Dalam kesempatan tersebut, Bupati H. Asep Japar secara langsung menandatangani dokumen perjanjian serta berita acara serah terima hibah untuk Pemerintah Kabupaten Sukabumi. Aset yang diterima berupa lahan seluas 1.409 meter persegi yang berlokasi di Kecamatan Sukaraja dengan nilai perolehan sebesar Rp780.086.000.

Bupati Asep Japar menyampaikan bahwa aset tersebut akan dimanfaatkan untuk mendukung pelaksanaan fungsi pemerintahan dan meningkatkan kualitas pelayanan kepada masyarakat Kabupaten Sukabumi.

“Kami berkomitmen untuk mengelola dan memanfaatkan aset ini secara optimal, transparan, serta akuntabel demi menunjang kebutuhan pelayanan publik di Kabupaten Sukabumi,” ujarnya.

Selain Kabupaten Sukabumi, hibah BMN juga diserahkan kepada Pemerintah Provinsi Jawa Barat, Pemerintah Kota Bandung, Pemerintah Kota Cimahi, Pemerintah Kota Sukabumi, serta Pemerintah Kabupaten Kulonprogo. Prosesi tersebut turut disaksikan jajaran Deputi Bidang Penindakan dan Eksekusi KPK serta perwakilan Direktorat Jenderal Kekayaan Negara.
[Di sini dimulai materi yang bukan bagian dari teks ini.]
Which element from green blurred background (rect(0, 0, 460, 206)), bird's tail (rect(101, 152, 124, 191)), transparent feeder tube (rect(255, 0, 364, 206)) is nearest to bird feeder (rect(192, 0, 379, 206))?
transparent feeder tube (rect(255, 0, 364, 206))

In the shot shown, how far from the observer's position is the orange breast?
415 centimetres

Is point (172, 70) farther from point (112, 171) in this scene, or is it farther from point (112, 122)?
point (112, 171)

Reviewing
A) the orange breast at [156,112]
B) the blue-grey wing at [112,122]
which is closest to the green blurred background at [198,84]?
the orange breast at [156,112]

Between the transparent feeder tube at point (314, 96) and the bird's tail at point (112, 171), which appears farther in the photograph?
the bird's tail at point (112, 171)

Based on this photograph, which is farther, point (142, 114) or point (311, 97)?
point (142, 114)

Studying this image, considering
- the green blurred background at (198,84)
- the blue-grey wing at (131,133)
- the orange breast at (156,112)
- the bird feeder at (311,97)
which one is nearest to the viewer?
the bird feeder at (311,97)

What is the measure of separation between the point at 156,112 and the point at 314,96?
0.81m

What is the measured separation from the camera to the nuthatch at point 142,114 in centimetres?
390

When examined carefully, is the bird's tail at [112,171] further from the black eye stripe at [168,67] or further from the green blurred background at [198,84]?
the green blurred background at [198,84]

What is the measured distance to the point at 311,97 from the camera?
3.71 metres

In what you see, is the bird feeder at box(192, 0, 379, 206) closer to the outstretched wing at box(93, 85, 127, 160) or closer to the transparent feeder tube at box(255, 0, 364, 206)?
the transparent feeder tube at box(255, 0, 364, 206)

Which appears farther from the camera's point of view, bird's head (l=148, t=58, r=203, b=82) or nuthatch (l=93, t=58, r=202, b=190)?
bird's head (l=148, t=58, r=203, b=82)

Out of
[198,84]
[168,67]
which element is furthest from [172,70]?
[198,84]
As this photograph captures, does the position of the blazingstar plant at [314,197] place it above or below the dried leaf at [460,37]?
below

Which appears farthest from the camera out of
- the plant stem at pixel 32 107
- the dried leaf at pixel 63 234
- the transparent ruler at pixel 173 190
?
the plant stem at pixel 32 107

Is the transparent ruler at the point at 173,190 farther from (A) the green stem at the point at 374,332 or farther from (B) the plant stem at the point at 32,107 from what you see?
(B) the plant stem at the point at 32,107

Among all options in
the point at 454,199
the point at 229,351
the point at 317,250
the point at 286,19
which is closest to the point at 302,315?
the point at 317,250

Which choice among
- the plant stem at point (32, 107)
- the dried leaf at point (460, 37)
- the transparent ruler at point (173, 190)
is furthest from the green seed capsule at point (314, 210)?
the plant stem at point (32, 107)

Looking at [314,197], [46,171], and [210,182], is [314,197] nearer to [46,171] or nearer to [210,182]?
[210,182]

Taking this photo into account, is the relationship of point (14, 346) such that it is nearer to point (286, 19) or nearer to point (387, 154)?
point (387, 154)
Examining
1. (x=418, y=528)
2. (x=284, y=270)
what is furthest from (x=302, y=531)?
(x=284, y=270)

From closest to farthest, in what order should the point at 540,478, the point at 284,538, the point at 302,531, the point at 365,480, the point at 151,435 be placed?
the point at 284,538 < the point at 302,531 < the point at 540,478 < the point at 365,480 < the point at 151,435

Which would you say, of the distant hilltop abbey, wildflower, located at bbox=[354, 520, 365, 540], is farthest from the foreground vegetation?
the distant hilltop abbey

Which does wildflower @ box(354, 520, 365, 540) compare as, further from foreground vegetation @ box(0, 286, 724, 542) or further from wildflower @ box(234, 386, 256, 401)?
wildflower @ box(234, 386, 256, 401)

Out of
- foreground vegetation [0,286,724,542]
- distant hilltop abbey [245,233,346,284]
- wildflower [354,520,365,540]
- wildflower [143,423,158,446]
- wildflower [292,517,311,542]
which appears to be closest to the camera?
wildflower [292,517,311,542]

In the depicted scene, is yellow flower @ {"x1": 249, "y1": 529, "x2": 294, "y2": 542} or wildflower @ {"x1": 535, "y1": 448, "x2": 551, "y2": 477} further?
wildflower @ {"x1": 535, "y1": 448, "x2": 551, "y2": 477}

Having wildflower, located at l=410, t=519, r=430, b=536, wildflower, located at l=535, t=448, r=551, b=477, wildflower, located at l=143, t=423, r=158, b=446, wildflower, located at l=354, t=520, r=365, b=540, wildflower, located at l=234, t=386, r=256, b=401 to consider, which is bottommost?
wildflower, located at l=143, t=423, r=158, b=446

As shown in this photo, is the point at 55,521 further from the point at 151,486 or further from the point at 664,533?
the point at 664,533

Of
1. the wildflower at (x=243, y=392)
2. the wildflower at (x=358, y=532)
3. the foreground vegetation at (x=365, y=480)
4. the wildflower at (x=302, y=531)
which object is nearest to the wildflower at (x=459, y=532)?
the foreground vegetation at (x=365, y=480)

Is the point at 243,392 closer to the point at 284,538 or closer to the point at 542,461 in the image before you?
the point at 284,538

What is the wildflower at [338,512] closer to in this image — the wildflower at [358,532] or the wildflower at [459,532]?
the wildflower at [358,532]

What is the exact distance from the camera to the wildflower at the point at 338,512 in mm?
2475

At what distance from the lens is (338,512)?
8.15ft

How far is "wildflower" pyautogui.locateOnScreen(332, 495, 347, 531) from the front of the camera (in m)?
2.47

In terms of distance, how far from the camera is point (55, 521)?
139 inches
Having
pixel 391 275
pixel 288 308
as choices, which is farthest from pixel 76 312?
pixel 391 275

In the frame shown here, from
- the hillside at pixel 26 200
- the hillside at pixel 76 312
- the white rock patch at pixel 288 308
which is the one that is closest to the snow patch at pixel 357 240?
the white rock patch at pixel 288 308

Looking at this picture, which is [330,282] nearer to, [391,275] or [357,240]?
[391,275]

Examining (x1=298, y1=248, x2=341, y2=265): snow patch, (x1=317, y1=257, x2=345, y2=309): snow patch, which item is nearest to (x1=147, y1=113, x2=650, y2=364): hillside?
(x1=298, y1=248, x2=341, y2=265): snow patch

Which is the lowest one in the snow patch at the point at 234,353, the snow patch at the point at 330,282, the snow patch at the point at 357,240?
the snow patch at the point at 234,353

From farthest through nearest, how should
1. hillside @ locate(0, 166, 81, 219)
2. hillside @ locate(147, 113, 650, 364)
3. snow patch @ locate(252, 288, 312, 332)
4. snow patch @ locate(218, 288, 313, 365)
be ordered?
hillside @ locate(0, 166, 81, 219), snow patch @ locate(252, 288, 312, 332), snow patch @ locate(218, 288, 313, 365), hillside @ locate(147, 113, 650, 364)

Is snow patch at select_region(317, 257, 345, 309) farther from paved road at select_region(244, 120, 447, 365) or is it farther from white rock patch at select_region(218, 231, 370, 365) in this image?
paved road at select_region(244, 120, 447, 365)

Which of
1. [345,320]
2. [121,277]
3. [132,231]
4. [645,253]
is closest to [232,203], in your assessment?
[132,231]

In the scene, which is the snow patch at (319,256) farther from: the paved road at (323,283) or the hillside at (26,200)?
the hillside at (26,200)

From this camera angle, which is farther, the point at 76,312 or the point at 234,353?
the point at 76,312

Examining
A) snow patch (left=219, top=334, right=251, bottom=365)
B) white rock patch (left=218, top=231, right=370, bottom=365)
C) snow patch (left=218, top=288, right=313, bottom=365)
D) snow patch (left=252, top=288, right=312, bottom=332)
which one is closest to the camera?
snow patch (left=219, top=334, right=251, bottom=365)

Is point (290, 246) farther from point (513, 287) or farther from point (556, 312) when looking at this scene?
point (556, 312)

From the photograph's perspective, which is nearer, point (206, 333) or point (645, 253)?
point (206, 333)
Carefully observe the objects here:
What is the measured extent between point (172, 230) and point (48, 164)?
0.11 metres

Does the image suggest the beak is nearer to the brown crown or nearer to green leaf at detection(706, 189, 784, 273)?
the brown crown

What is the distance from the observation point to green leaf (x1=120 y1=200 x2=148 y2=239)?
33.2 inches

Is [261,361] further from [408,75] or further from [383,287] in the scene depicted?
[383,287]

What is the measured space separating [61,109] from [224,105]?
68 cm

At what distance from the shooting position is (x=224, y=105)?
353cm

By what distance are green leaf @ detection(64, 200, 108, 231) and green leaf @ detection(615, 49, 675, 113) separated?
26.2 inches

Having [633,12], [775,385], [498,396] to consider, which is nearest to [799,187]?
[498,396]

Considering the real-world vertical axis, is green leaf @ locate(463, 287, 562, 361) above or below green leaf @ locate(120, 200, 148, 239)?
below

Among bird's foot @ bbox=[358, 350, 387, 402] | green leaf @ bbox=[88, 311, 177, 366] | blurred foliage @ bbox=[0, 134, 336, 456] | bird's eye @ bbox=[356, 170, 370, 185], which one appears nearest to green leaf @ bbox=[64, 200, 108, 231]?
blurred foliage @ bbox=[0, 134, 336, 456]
Direktur Pelacakan Aset, Pengelolaan Barang Bukti dan Eksekusi KPK RI, Mungki Hadipratikno, menegaskan bahwa penyerahan hibah ini merupakan bentuk komitmen agar aset negara dapat kembali memberi manfaat nyata bagi masyarakat.

“Hasil penanganan perkara harus dapat dirasakan kembali oleh rakyat melalui pengelolaan pemerintah daerah yang transparan dan bertanggung jawab,” jelasnya. Ia juga mengingatkan seluruh daerah penerima hibah agar segera melakukan pencatatan aset tersebut dalam administrasi kekayaan daerah sesuai ketentuan yang berlaku.

Sementara itu, Gubernur Jawa Barat H. Dedi Mulyadi berharap seluruh aset hibah yang telah diserahkan benar-benar dimanfaatkan untuk mendukung pelayanan publik.

“Fungsi utama kita sebagai pejabat negara adalah memastikan layanan pemerintah dirasakan oleh masyarakat. Mudah-mudahan pertemuan dengan KPK hari ini menjadi pengingat agar layanan pemerintah semakin kuat, perencanaan semakin tertib, dan semakin berpihak pada kepentingan publik,” pungkasnya.

Dengan diterimanya hibah tersebut, Pemerintah Kabupaten Sukabumi diharapkan dapat semakin memperkuat tata kelola aset daerah sekaligus meningkatkan efektivitas pelayanan kepada masyarakat.